We often want to tell someone what another person has said to us. In most cases we do not report the exact words that we hear. Instead we make some changes so that what we say sounds more natural. This is called reported speech (or indirect speech). Here are some examples:
- Miho told me that she's returning to Japan next year.
- He said that you're angry with me.
- The teacher told me to go to the office.
- She asked if you were feeling better.
- She wanted to know if I had ever ridden a horse.*
* In writing, particularly in fiction writing, it is common to use direct speech: She asked me: "Have you ever ridden a horse?" Please note, however, that direct speech is most unusual in spoken language.
Reported speech can also include thoughts or words that are the reporter's summary of what was said. Here are some examples:
- I wonder if she can come to my party.
- I don't know why he shouted at me.
- Do you think that she likes me?
- She begged me not to tell the teacher.
- She apologized for being late.
- John realized that he had left his violin on the bus.*
- She persuaded me to tell her my secret.**
* In the last sentence, it may be that John never said anything like: "I realized that I'd left my violin on the bus." The reporter, in relating what John told him, is summarizing what happened to John in the reporter's own words. This is a common aspect of reported speech. (The same applies to sentence example **.)
As noted above when we report words or thoughts we need to make some changes to make what we say sound natural. Some of these changes may be as easy as changing pronouns or correcting time references:
- "I can't come to your party." - She said she can't come to my party.
- "My mother called me today." - He said his mother called that day.
In many cases more extensive changes are needed to produce correct and natural-sounding reported speech, particularly when reporting questions or commands. Here are some examples:
- "Do you have children?" - He asked me if I have children.
- "Did you go to the party?" - She wanted to know if I went to the party.
- "What's the time?" - She asked me what the time was.
- "Please speak more slowly!" - She requested that I speak more slowly.
- "Do not open that box!" - She told me not to open the box.
The main problem for the learner of English is to decide which tense is needed for the verb(s) in what is reported. Generally, English speakers do not change the tense if what is said is still true or has not happened yet, and they believe the speaker. For example:
- "I don't feel very well." - She said she doesn't feel very well. (at the time of my reporting this fact - shortly after hearing it - I know that it is still true)
- "I'm returning to Japan in August." - He said he's returning to Japan in August. (I am reporting this fact in April and I have no reason to disbelieve him)
- "I hate doing grammar exercises!" - She told me that she hates doing grammar exercises. (she told me this a few months ago but I'm sure that it is still true)

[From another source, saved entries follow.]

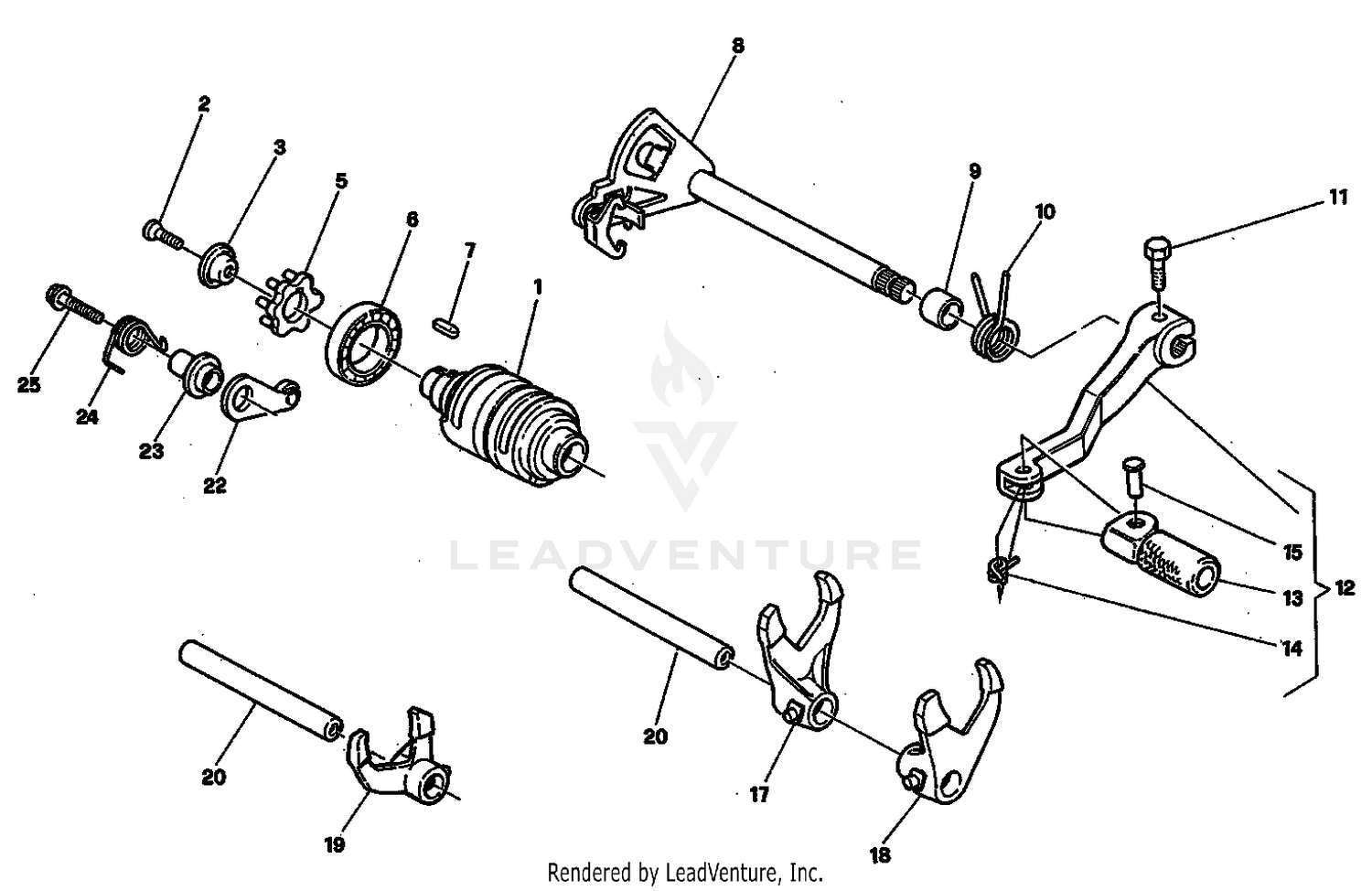 8
2
3
5
6
7
1
9
10
11
25
24
23
22
LEADVENTURE
15
13
12
14
20
20
17
19
18
Rendered by LeadVenture, Inc.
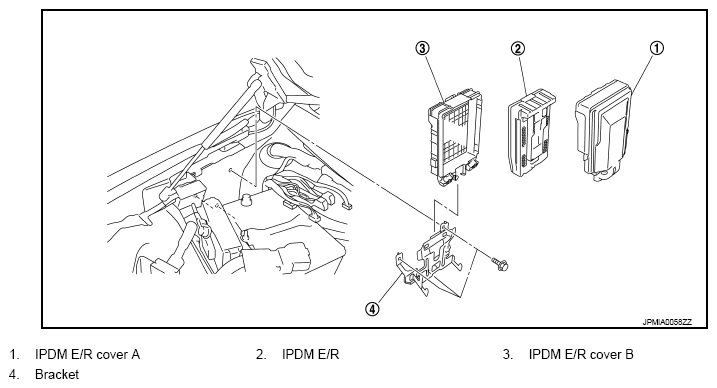 ③ ② ①

④

JPMIA0058ZZ

1. IPDM E/R cover A
2. IPDM E/R
3. IPDM E/R cover B
4. Bracket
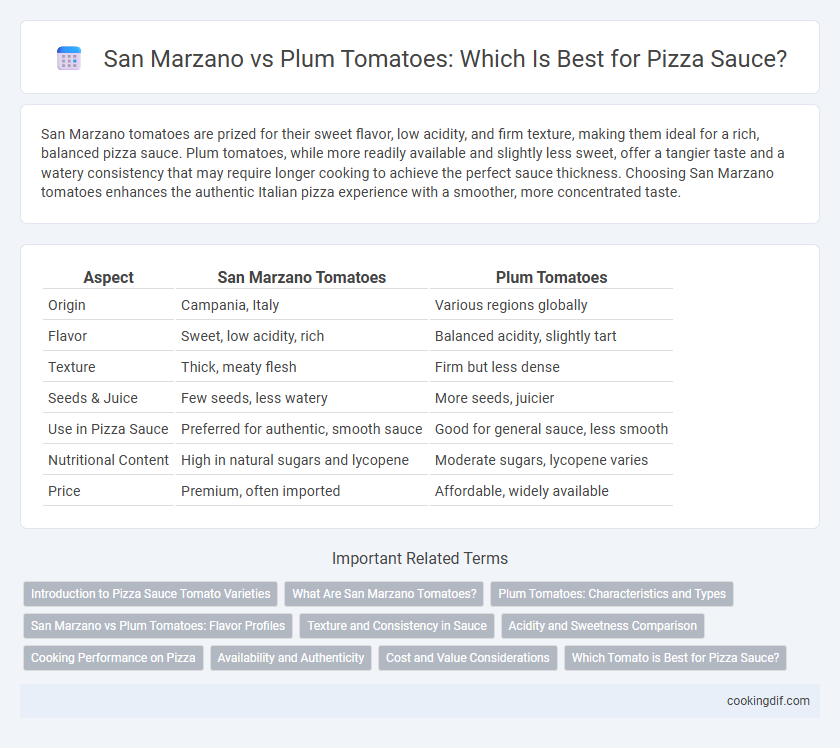 San Marzano vs Plum Tomatoes: Which Is Best for Pizza Sauce?

San Marzano tomatoes are prized for their sweet flavor, low acidity, and firm texture, making them ideal for a rich, balanced pizza sauce. Plum tomatoes, while more readily available and slightly less sweet, offer a tangier taste and a watery consistency that may require longer cooking to achieve the perfect sauce thickness. Choosing San Marzano tomatoes enhances the authentic Italian pizza experience with a smoother, more concentrated taste.

| Aspect | San Marzano Tomatoes | Plum Tomatoes |
|---|---|---|
| Origin | Campania, Italy | Various regions globally |
| Flavor | Sweet, low acidity, rich | Balanced acidity, slightly tart |
| Texture | Thick, meaty flesh | Firm but less dense |
| Seeds & Juice | Few seeds, less watery | More seeds, juicier |
| Use in Pizza Sauce | Preferred for authentic, smooth sauce | Good for general sauce, less smooth |
| Nutritional Content | High in natural sugars and lycopene | Moderate sugars, lycopene varies |
| Price | Premium, often imported | Affordable, widely available |

Important Related Terms

Introduction to Pizza Sauce Tomato Varieties
What Are San Marzano Tomatoes?
Plum Tomatoes: Characteristics and Types
San Marzano vs Plum Tomatoes: Flavor Profiles
Texture and Consistency in Sauce
Acidity and Sweetness Comparison
Cooking Performance on Pizza
Availability and Authenticity
Cost and Value Considerations
Which Tomato is Best for Pizza Sauce?

cookingdif.com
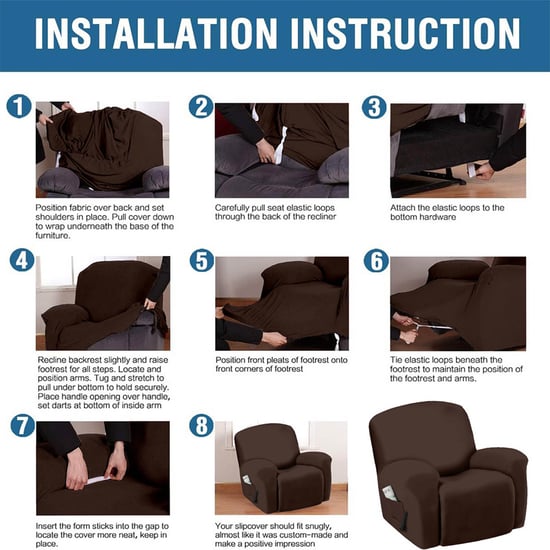 INSTALLATION INSTRUCTION

1

Position fabric over back and set shoulders in place. Pull cover down to wrap underneath the base of the furniture.

2

Carefully pull seat elastic loops through the back of the recliner

3

Attach the elastic loops to the bottom hardware

4

Recline backrest slightly and raise footrest for all steps. Locate and position arms. Tug and stretch to pull under bottom to hold securely. Place handle opening over handle, set darts at bottom of inside arm

5

Position front pleats of footrest onto front corners of footrest

6

Tie elastic loops beneath the footrest to maintain the position of the footrest and arms.

7

Insert the form sticks into the gap to locate the cover more neat, keep in place.

8

Your slipcover should fit snugly, almost like it was custom-made and make a positive impression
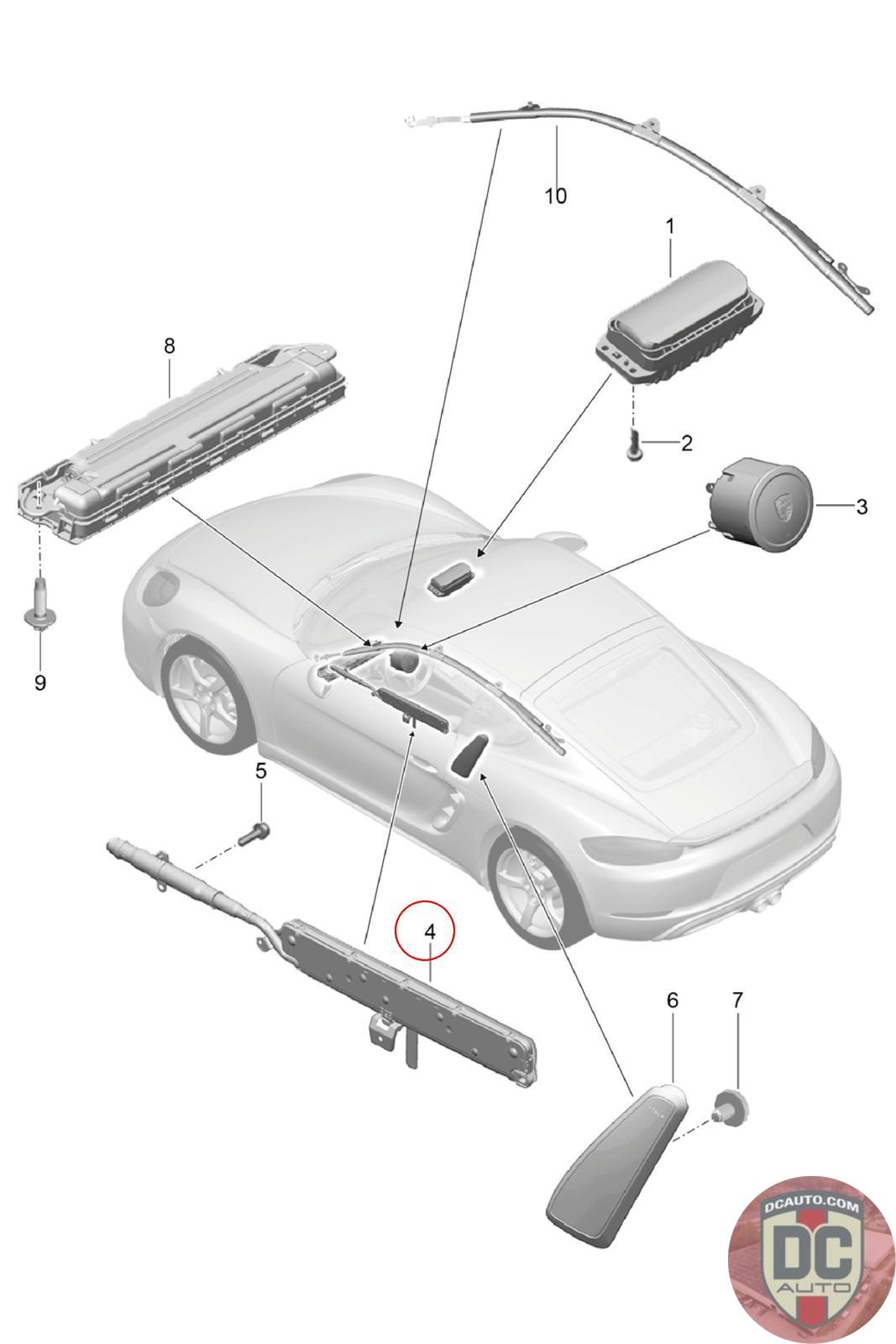 10
1
8
2
3
9
5
4
6
7
DCAUTO.COM
DC
AUTO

There are often cases, however, in which what was said is no longer true, or the reporter does not believe/trust the speaker, or the reporter wants to be neutral (i.e. convey neither belief, nor disbelief in what the speaker said). There are also cases when what was said is still true but the reporter is not interested in conveying any opinion about truth. He or she is more focussed on reporting a past conversation. In all such cases it is usual to shift the tense from present (simple, continuous or perfect) to past (simple, continuous or perfect). It is also usual to shift the tense back in reporting questions in the present perfect. Here are some examples**:
- "I don't feel very well." - She said she didn't feel very well. (she told me this last week and I know she is better now)
- "I'm returning to Japan in August." - He said he was returning to Japan in August. (I am reporting this fact in April, but I don't trust him as he has already told me 3 times he was leaving, and each time it turned out to be incorrect)
- "I hate doing grammar exercises!" - She told me that she hated doing grammar exercises. (she told me this a few months ago but now that she can do them on the internet I know that she has changed her mind)
- "I'll help you move house." - He told me that he would help me move house. (I'm neutral on this: I don't want to imply that I think he will keep his promise; and I don't want to imply that I don't think he will keep his promise)
- "I had an accident on the way to work." - He told me he'd had an accident on the way to work. (the speaker was talking about an accident some time ago - the reporter has shifted the tense from present to past perfect*)
- "Have you done your homework?" - My mother asked if I had done my homework. (she asked me just now and I haven't done my homework - but it is usual to shift the tense when reporting questions in the present perfect)
- "I'm from London." - I told him that I was from London. (it is clearly still true that I am from London, but when reporting what I said I am not interested in emphasing this fact; my concern is to report a conversation that took place in the past and so I use past tense)
* It is common not to shift from past simple to past perfect in reported speech (unless this causes confusion about the sequence in which events happened). So sentences such as: He told me he had an accident on the way to work or She said she didn't enjoy the party ("I didn't enjoy the party.") are perfectly correct.
** Click for a list of formal tense shift rules (External website).
Note: This is a complex aspect of English grammar. Learners who wish to know more are advised to consult a good reference work, such as Collins Cobuild English Grammar, or Swan's Practical English Usage.